Une série pour raconter l’enquête qui a tout fait basculer

Il aura fallu attendre près d’une décennie après la mort de Jeffrey Epstein pour que la fiction s’empare frontalement de l’affaire. Annoncée fin mars 2026, la mini-série produite par Sony Pictures Television mettra en scène l’actrice Laura Dern dans le rôle de la journaliste Julie K. Brown, dont les révélations ont relancé le dossier en 2018. Sans elle, l’affaire Epstein ne serait sans doute jamais sortie de l’ombre. Membre de l’équipe d’investigation du Miami Herald, Julie K. Brown a relancé en 2017 le dossier consacré à Jeffrey Epstein, trafiquant sexuel opérant notamment à Palm Beach.

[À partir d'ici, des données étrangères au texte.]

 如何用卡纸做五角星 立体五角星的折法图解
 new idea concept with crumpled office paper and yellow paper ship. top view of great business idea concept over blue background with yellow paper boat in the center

Son enquête minutieuse, fondée sur les témoignages de victimes et l’analyse de documents judiciaires, a été saluée par plusieurs distinctions, dont le prestigieux George Polk Award.

« La perversion de la justice : l’histoire de Jeffrey Epstein », par Julie K. Brown.

Au-delà des faits, cette affaire met en lumière, selon le New York Times, une forme de criminalité de classe, celle d’un réseau où les puissants se protègent entre eux, liés par une solidarité horizontale qui entrave la justice. Adaptée du livre Perversion of Justice (2021), la série retracera une enquête au long cours, avec l’identification de dizaines de victimes, la mise au jour d’un accord judiciaire secret conclu en 2008 avec les procureurs, et la pression médiatique ayant conduit à la réouverture du dossier. Présentée comme la première série de fiction sur le sujet, elle ambitionne de raconter « une investigation acharnée » qui a conduit aux arrestations d’Epstein et de sa complice Ghislaine Maxwell. Mais pour comprendre l’ampleur de ce projet, il faut revenir sur une affaire dont la singularité tient autant à ses crimes qu’au réseau d’influence qu’elle a révélé.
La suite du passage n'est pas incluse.